#### [WORK ITEM]
Every record shown below is to be output exactly.

####

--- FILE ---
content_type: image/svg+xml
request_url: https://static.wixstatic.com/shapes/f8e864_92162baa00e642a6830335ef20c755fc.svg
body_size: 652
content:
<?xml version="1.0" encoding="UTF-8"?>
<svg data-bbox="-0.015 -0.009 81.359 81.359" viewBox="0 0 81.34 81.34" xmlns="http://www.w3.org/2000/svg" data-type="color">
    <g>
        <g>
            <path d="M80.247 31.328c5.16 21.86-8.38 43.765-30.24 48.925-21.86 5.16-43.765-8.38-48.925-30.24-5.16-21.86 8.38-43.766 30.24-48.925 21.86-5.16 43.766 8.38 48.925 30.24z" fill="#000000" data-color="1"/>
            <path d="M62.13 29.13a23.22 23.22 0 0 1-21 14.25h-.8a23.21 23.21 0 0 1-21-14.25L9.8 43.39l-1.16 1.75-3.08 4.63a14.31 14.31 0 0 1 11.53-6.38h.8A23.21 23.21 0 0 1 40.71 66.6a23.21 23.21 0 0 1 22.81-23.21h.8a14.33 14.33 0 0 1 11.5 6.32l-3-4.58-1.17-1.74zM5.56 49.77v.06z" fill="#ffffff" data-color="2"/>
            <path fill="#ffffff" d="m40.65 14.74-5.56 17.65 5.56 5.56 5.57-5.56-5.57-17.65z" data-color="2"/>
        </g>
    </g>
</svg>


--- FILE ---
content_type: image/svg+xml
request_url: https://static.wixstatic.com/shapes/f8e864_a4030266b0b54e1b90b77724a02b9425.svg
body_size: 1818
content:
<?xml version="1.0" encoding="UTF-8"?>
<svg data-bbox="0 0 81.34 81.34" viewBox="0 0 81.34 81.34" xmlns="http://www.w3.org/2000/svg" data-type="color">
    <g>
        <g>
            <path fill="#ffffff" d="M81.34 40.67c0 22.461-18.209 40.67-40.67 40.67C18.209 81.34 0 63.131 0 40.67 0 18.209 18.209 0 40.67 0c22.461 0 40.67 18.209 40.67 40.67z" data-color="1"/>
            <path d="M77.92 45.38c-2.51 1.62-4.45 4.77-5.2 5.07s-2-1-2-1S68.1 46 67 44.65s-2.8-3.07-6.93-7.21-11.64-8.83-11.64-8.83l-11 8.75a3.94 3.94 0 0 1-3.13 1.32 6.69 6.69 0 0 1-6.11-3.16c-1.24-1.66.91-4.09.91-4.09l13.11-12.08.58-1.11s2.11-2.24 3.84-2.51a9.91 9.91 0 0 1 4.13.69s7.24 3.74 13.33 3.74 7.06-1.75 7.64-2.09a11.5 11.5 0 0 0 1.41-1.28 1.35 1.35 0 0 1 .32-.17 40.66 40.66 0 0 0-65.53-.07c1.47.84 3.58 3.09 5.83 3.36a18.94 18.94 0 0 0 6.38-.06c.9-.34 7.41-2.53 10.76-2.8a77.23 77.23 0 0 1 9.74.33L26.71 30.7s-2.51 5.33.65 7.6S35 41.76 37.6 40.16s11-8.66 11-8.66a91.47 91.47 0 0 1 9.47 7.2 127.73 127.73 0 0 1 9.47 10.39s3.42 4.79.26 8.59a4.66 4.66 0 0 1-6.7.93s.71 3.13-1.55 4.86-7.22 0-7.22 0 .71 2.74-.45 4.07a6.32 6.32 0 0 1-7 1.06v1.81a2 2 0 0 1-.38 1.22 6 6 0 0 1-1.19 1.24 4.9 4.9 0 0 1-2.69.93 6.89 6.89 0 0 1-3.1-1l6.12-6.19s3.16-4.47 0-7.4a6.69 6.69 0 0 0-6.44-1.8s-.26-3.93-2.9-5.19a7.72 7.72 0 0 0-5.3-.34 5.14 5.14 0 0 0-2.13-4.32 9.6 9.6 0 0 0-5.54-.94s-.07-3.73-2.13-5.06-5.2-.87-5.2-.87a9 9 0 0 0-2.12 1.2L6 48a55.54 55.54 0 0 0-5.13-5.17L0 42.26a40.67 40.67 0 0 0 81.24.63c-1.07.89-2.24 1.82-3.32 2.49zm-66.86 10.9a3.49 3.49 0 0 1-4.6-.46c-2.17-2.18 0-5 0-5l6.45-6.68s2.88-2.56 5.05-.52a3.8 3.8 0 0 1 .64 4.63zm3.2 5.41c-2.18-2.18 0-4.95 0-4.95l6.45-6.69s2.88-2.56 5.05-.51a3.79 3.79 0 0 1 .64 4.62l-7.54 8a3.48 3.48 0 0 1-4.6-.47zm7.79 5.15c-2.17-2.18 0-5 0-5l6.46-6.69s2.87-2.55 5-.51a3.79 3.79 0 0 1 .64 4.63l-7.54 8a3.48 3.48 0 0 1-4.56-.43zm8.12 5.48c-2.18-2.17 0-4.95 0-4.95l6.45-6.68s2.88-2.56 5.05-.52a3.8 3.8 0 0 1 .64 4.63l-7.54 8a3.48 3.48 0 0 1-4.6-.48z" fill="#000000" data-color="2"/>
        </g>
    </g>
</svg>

####

#### [RESPONSE TO THIS EXERCISE]
--- FILE ---
content_type: image/svg+xml
request_url: https://static.wixstatic.com/shapes/f8e864_92162baa00e642a6830335ef20c755fc.svg
body_size: 652
content:
<?xml version="1.0" encoding="UTF-8"?>
<svg data-bbox="-0.015 -0.009 81.359 81.359" viewBox="0 0 81.34 81.34" xmlns="http://www.w3.org/2000/svg" data-type="color">
    <g>
        <g>
            <path d="M80.247 31.328c5.16 21.86-8.38 43.765-30.24 48.925-21.86 5.16-43.765-8.38-48.925-30.24-5.16-21.86 8.38-43.766 30.24-48.925 21.86-5.16 43.766 8.38 48.925 30.24z" fill="#000000" data-color="1"/>
            <path d="M62.13 29.13a23.22 23.22 0 0 1-21 14.25h-.8a23.21 23.21 0 0 1-21-14.25L9.8 43.39l-1.16 1.75-3.08 4.63a14.31 14.31 0 0 1 11.53-6.38h.8A23.21 23.21 0 0 1 40.71 66.6a23.21 23.21 0 0 1 22.81-23.21h.8a14.33 14.33 0 0 1 11.5 6.32l-3-4.58-1.17-1.74zM5.56 49.77v.06z" fill="#ffffff" data-color="2"/>
            <path fill="#ffffff" d="m40.65 14.74-5.56 17.65 5.56 5.56 5.57-5.56-5.57-17.65z" data-color="2"/>
        </g>
    </g>
</svg>


--- FILE ---
content_type: image/svg+xml
request_url: https://static.wixstatic.com/shapes/f8e864_a4030266b0b54e1b90b77724a02b9425.svg
body_size: 1818
content:
<?xml version="1.0" encoding="UTF-8"?>
<svg data-bbox="0 0 81.34 81.34" viewBox="0 0 81.34 81.34" xmlns="http://www.w3.org/2000/svg" data-type="color">
    <g>
        <g>
            <path fill="#ffffff" d="M81.34 40.67c0 22.461-18.209 40.67-40.67 40.67C18.209 81.34 0 63.131 0 40.67 0 18.209 18.209 0 40.67 0c22.461 0 40.67 18.209 40.67 40.67z" data-color="1"/>
            <path d="M77.92 45.38c-2.51 1.62-4.45 4.77-5.2 5.07s-2-1-2-1S68.1 46 67 44.65s-2.8-3.07-6.93-7.21-11.64-8.83-11.64-8.83l-11 8.75a3.94 3.94 0 0 1-3.13 1.32 6.69 6.69 0 0 1-6.11-3.16c-1.24-1.66.91-4.09.91-4.09l13.11-12.08.58-1.11s2.11-2.24 3.84-2.51a9.91 9.91 0 0 1 4.13.69s7.24 3.74 13.33 3.74 7.06-1.75 7.64-2.09a11.5 11.5 0 0 0 1.41-1.28 1.35 1.35 0 0 1 .32-.17 40.66 40.66 0 0 0-65.53-.07c1.47.84 3.58 3.09 5.83 3.36a18.94 18.94 0 0 0 6.38-.06c.9-.34 7.41-2.53 10.76-2.8a77.23 77.23 0 0 1 9.74.33L26.71 30.7s-2.51 5.33.65 7.6S35 41.76 37.6 40.16s11-8.66 11-8.66a91.47 91.47 0 0 1 9.47 7.2 127.73 127.73 0 0 1 9.47 10.39s3.42 4.79.26 8.59a4.66 4.66 0 0 1-6.7.93s.71 3.13-1.55 4.86-7.22 0-7.22 0 .71 2.74-.45 4.07a6.32 6.32 0 0 1-7 1.06v1.81a2 2 0 0 1-.38 1.22 6 6 0 0 1-1.19 1.24 4.9 4.9 0 0 1-2.69.93 6.89 6.89 0 0 1-3.1-1l6.12-6.19s3.16-4.47 0-7.4a6.69 6.69 0 0 0-6.44-1.8s-.26-3.93-2.9-5.19a7.72 7.72 0 0 0-5.3-.34 5.14 5.14 0 0 0-2.13-4.32 9.6 9.6 0 0 0-5.54-.94s-.07-3.73-2.13-5.06-5.2-.87-5.2-.87a9 9 0 0 0-2.12 1.2L6 48a55.54 55.54 0 0 0-5.13-5.17L0 42.26a40.67 40.67 0 0 0 81.24.63c-1.07.89-2.24 1.82-3.32 2.49zm-66.86 10.9a3.49 3.49 0 0 1-4.6-.46c-2.17-2.18 0-5 0-5l6.45-6.68s2.88-2.56 5.05-.52a3.8 3.8 0 0 1 .64 4.63zm3.2 5.41c-2.18-2.18 0-4.95 0-4.95l6.45-6.69s2.88-2.56 5.05-.51a3.79 3.79 0 0 1 .64 4.62l-7.54 8a3.48 3.48 0 0 1-4.6-.47zm7.79 5.15c-2.17-2.18 0-5 0-5l6.46-6.69s2.87-2.55 5-.51a3.79 3.79 0 0 1 .64 4.63l-7.54 8a3.48 3.48 0 0 1-4.56-.43zm8.12 5.48c-2.18-2.17 0-4.95 0-4.95l6.45-6.68s2.88-2.56 5.05-.52a3.8 3.8 0 0 1 .64 4.63l-7.54 8a3.48 3.48 0 0 1-4.6-.48z" fill="#000000" data-color="2"/>
        </g>
    </g>
</svg>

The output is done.